◆ EXERCISE PASSAGE:
:::
Outside vendors, like those who rent inflatable bounce houses or food carts, should have some insurance coverage for their business, Williams said. He suggested checking an operator's references and insurance coverage ahead of time so there are no surprises later.

Food safety concerns

No festival is complete without treats, which means food safety concerns are another area that should be addressed in event planning.

Mark Sestak, deputy director of the division of food, milk and lodging for the Alabama Department of Public Health, suggested three key precautions that can help avoid food borne illnesses at special events.

One is proper temperature control of foods like meat and poultry, dairy products, cooked vegetables and pasta. Hot foods should be held at 135 degrees or above and cold foods at 41 degrees or below for optimal safety, Sestak said.

The health of volunteers or employees also is important. While it might seem obvious, Sestak said any workers or volunteers who have had fever, sore throat or symptoms of vomiting or diarrhea within the last 24 hours shouldn't be involved in food preparation activities.

A third precaution is to set up hand-washing or sanitizing stations, especially in locations near food.

"Frequent hand-washing and no bare hand contact with ready-to-eat foods by using gloves or tongs are very important in reducing the risk of food borne illness," Sestak said.

Hayrides and bonfires

Since fall festival activities are often set up outdoors, supervision is a critical part of a successful event.

For example hayrides are a popular activity at fall events, but injuries from falls off hay trailers can be significant, ranging from broken bones and concussions to fatalities. Even simple precautions, like making riders sit still, improve rider safety. It also is important for the driver to be an experienced adult and for the equipment to be in good shape with adequate safety lighting and warning signs. Hayride operators also should stay off roadways and find alternate routes with little or no traffic, said Robyn Bradley Bryan with the Alabama Law Enforcement Agency.
:::
(Source records)
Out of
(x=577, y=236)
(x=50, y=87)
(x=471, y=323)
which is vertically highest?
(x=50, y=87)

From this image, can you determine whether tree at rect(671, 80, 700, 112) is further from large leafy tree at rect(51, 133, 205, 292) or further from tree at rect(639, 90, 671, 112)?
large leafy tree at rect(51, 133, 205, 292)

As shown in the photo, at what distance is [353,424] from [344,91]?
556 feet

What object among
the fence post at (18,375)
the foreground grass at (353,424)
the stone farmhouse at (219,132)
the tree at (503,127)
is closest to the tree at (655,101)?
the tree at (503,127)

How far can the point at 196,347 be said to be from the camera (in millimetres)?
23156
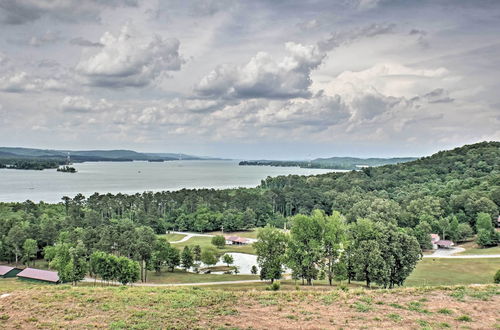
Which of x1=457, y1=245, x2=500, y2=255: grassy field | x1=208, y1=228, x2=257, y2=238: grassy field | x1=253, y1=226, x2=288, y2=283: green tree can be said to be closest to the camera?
x1=253, y1=226, x2=288, y2=283: green tree

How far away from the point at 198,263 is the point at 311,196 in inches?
2331

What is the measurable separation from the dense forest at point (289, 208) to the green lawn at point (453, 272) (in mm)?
6470

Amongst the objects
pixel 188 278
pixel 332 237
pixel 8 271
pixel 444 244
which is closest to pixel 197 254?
pixel 188 278

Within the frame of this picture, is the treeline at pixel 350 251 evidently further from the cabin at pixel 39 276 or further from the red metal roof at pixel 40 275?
the red metal roof at pixel 40 275

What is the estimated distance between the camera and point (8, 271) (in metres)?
47.6

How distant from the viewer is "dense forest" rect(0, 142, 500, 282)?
55.1m

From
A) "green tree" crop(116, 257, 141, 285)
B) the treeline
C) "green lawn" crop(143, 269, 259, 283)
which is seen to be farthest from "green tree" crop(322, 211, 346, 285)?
"green tree" crop(116, 257, 141, 285)

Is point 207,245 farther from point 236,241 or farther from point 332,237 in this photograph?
point 332,237

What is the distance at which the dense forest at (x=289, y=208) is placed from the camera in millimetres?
55062

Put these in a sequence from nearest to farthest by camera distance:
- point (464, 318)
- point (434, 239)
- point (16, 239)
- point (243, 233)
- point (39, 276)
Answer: point (464, 318) → point (39, 276) → point (16, 239) → point (434, 239) → point (243, 233)

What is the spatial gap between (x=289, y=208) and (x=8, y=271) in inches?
2909

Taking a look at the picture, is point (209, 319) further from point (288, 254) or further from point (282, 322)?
point (288, 254)

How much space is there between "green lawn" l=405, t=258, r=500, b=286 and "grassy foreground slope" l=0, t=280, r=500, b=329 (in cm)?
2062

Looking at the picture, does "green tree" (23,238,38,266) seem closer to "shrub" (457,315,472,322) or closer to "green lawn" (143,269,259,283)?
"green lawn" (143,269,259,283)
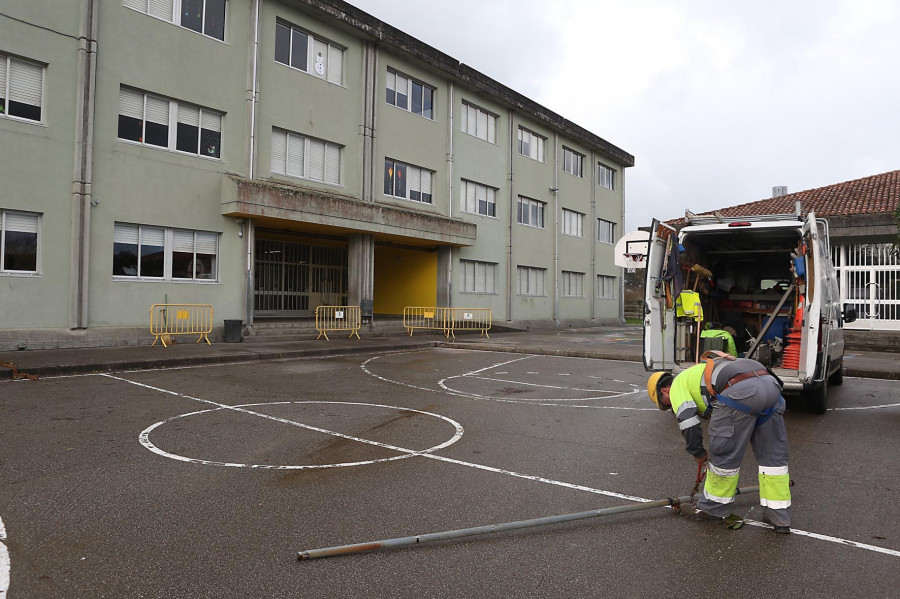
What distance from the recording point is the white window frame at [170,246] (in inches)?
621

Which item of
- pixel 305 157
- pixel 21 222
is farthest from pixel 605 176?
pixel 21 222

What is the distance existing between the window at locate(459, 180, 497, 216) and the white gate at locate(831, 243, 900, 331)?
13.3 meters

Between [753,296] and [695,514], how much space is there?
290 inches

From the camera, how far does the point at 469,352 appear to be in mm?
17125

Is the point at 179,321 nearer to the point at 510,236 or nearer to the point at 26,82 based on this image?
the point at 26,82

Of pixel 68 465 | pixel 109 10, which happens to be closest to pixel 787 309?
pixel 68 465

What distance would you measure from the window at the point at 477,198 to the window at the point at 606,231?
10.1m

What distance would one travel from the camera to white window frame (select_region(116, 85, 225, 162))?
15961 mm

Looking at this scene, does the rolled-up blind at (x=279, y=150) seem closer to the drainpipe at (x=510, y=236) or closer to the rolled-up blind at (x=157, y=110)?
the rolled-up blind at (x=157, y=110)

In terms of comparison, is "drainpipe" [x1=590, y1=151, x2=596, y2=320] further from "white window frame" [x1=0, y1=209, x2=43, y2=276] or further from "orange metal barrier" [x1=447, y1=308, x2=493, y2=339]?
"white window frame" [x1=0, y1=209, x2=43, y2=276]

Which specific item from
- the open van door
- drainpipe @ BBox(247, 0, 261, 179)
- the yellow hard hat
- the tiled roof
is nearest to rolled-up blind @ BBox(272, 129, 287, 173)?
drainpipe @ BBox(247, 0, 261, 179)

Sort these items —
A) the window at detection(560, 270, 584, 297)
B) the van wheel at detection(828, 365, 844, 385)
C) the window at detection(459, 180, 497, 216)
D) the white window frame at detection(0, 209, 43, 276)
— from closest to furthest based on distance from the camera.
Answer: the van wheel at detection(828, 365, 844, 385), the white window frame at detection(0, 209, 43, 276), the window at detection(459, 180, 497, 216), the window at detection(560, 270, 584, 297)

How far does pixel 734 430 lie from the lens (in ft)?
13.8

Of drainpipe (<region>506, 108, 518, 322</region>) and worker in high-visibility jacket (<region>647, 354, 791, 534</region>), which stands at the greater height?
drainpipe (<region>506, 108, 518, 322</region>)
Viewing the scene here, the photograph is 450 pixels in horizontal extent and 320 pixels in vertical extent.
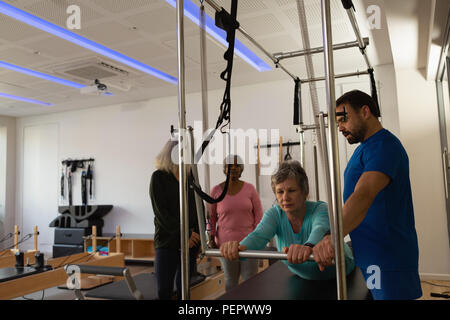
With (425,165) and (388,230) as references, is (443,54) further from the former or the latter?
(388,230)

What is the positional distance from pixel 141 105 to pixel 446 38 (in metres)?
4.73

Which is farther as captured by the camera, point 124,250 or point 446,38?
point 124,250

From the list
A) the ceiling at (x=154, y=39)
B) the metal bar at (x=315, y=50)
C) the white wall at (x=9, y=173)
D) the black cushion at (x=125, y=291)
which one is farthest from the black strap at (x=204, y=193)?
the white wall at (x=9, y=173)

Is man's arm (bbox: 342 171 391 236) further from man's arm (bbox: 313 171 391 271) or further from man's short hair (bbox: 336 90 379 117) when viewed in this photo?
man's short hair (bbox: 336 90 379 117)

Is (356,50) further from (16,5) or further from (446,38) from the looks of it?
(16,5)

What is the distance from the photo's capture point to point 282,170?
1.37m

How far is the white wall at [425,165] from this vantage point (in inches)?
162

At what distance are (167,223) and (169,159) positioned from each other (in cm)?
41

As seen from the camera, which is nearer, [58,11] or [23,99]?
[58,11]

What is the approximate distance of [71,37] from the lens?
3711mm

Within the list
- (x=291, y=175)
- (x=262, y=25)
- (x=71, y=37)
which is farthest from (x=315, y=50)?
(x=71, y=37)

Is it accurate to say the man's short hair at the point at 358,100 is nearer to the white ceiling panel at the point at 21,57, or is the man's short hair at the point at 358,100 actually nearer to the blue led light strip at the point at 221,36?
the blue led light strip at the point at 221,36
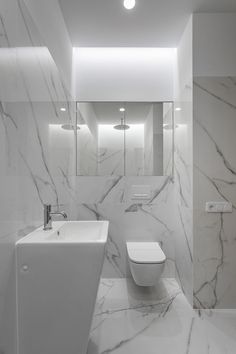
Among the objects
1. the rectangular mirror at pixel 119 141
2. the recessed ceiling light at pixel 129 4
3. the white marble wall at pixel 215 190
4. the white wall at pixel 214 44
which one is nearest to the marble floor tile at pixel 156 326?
the white marble wall at pixel 215 190

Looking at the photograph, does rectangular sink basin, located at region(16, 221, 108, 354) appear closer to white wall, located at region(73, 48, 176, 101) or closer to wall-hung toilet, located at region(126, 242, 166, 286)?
wall-hung toilet, located at region(126, 242, 166, 286)

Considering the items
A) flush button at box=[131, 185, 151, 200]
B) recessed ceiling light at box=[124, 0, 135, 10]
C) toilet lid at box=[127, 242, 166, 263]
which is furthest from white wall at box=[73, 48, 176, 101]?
toilet lid at box=[127, 242, 166, 263]

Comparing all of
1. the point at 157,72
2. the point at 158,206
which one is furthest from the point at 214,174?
the point at 157,72

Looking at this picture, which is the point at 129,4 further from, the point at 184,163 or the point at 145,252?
the point at 145,252

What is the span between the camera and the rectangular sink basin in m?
1.22

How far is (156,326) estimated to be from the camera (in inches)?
70.4

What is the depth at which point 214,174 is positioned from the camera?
6.66ft

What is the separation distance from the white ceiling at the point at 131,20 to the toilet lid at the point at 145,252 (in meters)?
2.12

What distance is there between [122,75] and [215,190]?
5.30ft

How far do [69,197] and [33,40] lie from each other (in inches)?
53.6

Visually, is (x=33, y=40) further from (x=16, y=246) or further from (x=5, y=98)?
(x=16, y=246)

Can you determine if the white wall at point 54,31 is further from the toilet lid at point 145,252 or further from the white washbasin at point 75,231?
the toilet lid at point 145,252

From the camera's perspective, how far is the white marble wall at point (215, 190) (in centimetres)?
202

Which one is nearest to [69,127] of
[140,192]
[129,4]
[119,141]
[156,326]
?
[119,141]
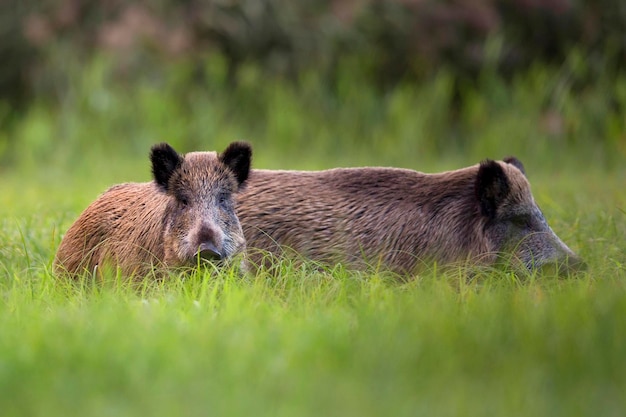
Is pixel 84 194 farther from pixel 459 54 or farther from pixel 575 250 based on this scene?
pixel 459 54

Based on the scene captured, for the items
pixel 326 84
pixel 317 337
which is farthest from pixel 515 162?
pixel 326 84

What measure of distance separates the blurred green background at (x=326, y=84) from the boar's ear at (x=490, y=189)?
18.1ft

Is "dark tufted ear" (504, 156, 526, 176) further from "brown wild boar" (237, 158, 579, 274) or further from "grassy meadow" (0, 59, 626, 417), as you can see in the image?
"grassy meadow" (0, 59, 626, 417)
:::
◆ TASK PROMPT:
Carry on the fall festival safety article from its last sentence, adding a few paragraphs in the same style.

◆ RESULT:
Another common activity in the fall is a bonfire, which also requires careful supervision especially when children are present. Local fire departments can provide specific requirements and might even help manage the event.

Generally the ideal size for a bonfire area and flames is 3 feet around by 3 feet in height, according to Brotherhood Mutual Insurance Company. Fires should only be started with wood and lighters. Highly flammable accelerators like lighter fluid or gasoline should not be used. It also is important to keep extinguishing equipment (buckets of water, garden hoses or fire extinguishers) nearby. Once the event is over, the embers should be completely extinguished before everyone leaves the area.

In addition to supervising specific activities, supervising traffic flow and walking paths throughout the event is essential to safety for everyone, especially young children.

Brotherhood Mutual Insurance recommends having separate areas for parking and activities. For example at a Trunk-or-Treat event designate an area for decorated cars and an area for visiting cars to minimize hazards. Supervisors should monitor the area where cars are moving and keep children as far away as possible.

Help from local police

Traffic control is one area where local police might be willing to help. Sharon Anderson, a member of the planning team for the Rock Run/Spring Garden Community Fall Festival in Cherokee County, Ala.,said the police department is involved in their event which helps with safety and traffic flow. The fire department comes to help as well.

With planning, preparation and proper supervision, any church or organization can have a successful fall event that connects them with the community in a fresh way which is often the goal, said Anderson, whose husband, Michael, is pastor of Salem Baptist Church, Piedmont.

"Ours is a small community event with nine churches coming together to plan a day of fun," she said. "Outreach is definitely one of our goals. Many of our local churches have seen people who came to the fall festival and then started attending church, so we believe we are having a real impact on people."

Carrie Brown McWhorter is a correspondent for The Alabama Baptist.